In each case, the result is a near uniform distribution of spheres across the given surface. While you could run the same process without the use of a spatial tree, things could get out of hand pretty quickly since the algorithm is essentially modifying its own input size each iteration. The RTree just ensures that the execution time scales more reasonably in proportion to this input size - preventing the whole thing from going up in smoke.


Platforms: Rhino, Grasshopper, C#

Thursday, 5 September 2013

Stigmergic Particles

I've been getting a few questions on some recent work with indirect particle interaction so I figured I'd try to address them all in one fell swoop via blog post. Here goes.

Typically interactions among a population of particles occur directly. Particles refer to each other's properties (position, velocity, acceleration etc.) in order to build the forces which define their behaviour.


In both examples below, particles aren't particularly concerned with each other. Rather they look to a shared environment in deciding how to act. This environment takes the form of a 2d scalar field where values represent concentration of a diffusing communication medium or "pheromone". Particles build forces by locally sampling this field relative to their own positions. Depending on how they go about reading their environment, different collective patterns emerge over time. In fact this is the only significant difference between the following two systems.

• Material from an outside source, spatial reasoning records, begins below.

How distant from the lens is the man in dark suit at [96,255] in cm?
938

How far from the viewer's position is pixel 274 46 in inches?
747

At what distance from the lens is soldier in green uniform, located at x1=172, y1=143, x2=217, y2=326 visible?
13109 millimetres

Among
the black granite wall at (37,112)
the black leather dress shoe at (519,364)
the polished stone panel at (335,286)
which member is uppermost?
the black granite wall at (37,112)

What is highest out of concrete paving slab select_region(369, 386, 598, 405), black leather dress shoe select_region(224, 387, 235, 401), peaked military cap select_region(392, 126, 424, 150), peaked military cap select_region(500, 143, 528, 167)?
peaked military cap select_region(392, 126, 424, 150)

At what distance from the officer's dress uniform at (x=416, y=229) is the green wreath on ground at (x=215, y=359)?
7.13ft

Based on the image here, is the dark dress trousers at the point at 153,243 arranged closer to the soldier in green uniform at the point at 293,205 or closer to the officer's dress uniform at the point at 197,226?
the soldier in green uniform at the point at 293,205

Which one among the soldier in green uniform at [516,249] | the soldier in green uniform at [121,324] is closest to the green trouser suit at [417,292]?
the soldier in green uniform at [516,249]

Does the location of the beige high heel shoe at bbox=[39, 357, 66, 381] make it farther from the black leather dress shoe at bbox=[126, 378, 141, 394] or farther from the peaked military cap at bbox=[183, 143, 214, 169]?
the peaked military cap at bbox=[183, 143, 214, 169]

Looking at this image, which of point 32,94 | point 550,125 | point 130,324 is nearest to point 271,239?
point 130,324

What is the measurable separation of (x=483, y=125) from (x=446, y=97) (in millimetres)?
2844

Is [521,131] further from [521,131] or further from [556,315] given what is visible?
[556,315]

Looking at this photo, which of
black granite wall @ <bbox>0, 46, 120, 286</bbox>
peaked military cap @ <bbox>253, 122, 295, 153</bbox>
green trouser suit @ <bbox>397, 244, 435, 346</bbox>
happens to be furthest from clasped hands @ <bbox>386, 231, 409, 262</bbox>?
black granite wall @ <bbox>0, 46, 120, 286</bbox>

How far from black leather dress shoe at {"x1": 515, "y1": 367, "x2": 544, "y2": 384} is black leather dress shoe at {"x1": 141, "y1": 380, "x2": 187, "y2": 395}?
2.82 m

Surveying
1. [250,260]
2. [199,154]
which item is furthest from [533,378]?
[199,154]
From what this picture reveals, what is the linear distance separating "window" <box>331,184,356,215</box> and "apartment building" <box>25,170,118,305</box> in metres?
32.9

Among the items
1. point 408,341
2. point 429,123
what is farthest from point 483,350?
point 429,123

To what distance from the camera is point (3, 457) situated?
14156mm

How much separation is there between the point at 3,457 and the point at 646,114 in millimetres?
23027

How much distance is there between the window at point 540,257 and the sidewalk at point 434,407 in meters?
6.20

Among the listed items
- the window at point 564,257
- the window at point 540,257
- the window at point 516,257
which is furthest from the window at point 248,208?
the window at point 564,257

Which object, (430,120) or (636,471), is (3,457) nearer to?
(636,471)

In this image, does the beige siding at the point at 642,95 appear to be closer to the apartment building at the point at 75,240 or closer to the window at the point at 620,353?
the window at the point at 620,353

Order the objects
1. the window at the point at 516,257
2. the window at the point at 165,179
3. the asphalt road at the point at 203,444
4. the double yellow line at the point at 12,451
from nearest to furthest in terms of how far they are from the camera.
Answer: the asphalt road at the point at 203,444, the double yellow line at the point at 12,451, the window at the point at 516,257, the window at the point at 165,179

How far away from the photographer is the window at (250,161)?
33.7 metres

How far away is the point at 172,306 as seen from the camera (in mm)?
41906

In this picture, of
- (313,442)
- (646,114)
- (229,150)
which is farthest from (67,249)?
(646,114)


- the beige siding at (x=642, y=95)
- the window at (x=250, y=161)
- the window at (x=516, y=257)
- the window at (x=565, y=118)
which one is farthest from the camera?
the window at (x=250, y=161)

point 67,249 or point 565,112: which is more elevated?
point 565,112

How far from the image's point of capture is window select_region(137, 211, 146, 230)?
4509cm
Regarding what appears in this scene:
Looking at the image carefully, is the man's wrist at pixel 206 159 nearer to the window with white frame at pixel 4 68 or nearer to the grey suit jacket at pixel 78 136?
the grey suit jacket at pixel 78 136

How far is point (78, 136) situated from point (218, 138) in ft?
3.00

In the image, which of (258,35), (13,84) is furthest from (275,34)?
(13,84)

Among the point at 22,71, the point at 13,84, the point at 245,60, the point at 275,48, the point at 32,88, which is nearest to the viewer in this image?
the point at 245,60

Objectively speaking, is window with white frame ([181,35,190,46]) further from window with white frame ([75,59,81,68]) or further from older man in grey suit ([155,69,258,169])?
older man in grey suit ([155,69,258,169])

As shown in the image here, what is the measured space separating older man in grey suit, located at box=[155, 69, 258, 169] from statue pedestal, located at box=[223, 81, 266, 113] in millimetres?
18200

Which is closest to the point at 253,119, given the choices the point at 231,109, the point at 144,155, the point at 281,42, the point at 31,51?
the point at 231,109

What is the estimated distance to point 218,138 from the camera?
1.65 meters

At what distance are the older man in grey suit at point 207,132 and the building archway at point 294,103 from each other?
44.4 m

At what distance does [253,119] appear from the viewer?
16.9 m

In the first example, each particle samples the scalar field at regularly spaced points on a circle centered at its position. A force vector is calculated by summing the gradient vectors found at each sample point before being applied to the particle determining it's future position. The radius of the sample circle is being changed throughout the video causing the system to shift between a range of patterns.




The particles in the second example are less thorough in how they read the field. They only cast two sample points in front of themselves - one to the left and one to the right. The forward biasing of these points results in a completely different family of patterns than seen in the first example. More information on the inner workings of this system can be found here.

Particles can't successfully interact through a read-only environment however. Not much can happen if everyone is listening and no one is talking. In order to close the communicative feedback loop, particles must also write to their shared environment. This occurs through pheromone deposition whereby particles modify local values of the scalar field by either pulling them towards a target value or adding/removing a constant. Diffusion then helps these modifications propagate through the environment so others can take notice.


With both read and write mechanisms in place, particles are able to detect and react to each other's signals producing a variety of emergent patterns. Here the goal is simply the production of visual complexity. 
As mentioned in previous posts, however, I've been busy applying similar principles of indirect interaction among a population of autonomous entities to solving architectural design problems - specifically those relating to programmatic organization.


















Platforms: Java, Processing

Saturday, 29 June 2013

Smart Geometry

Just a quick (and tardy) post showing some output from the Volatile Territories cluster at Smart Geometry 2013. Below is a look at the multi-agent space adjacency software sorting out a (much simplified) brief for a mixed-use high rise. Agents were restricted to a predefined building envelope with the core, front lobby, and roof garden being fixed from the get go.




In cases where the brief becomes sufficiently complex like the one above real-time user interaction starts to play a key role in getting the system to settle properly. By temporarily reducing the floor area that each programmatic element is trying to occupy, agents contract providing the necessary wiggle room for less satisfied members of the population to explore other neighborhoods. Hopefully I'll be able to integrate this conditional contraction into the agent behavior itself with a bit more tinkering.

Also I'm happy to say we were able to 3d print with all the colours of the wind. Hats off to the Bartlett. Have a look below.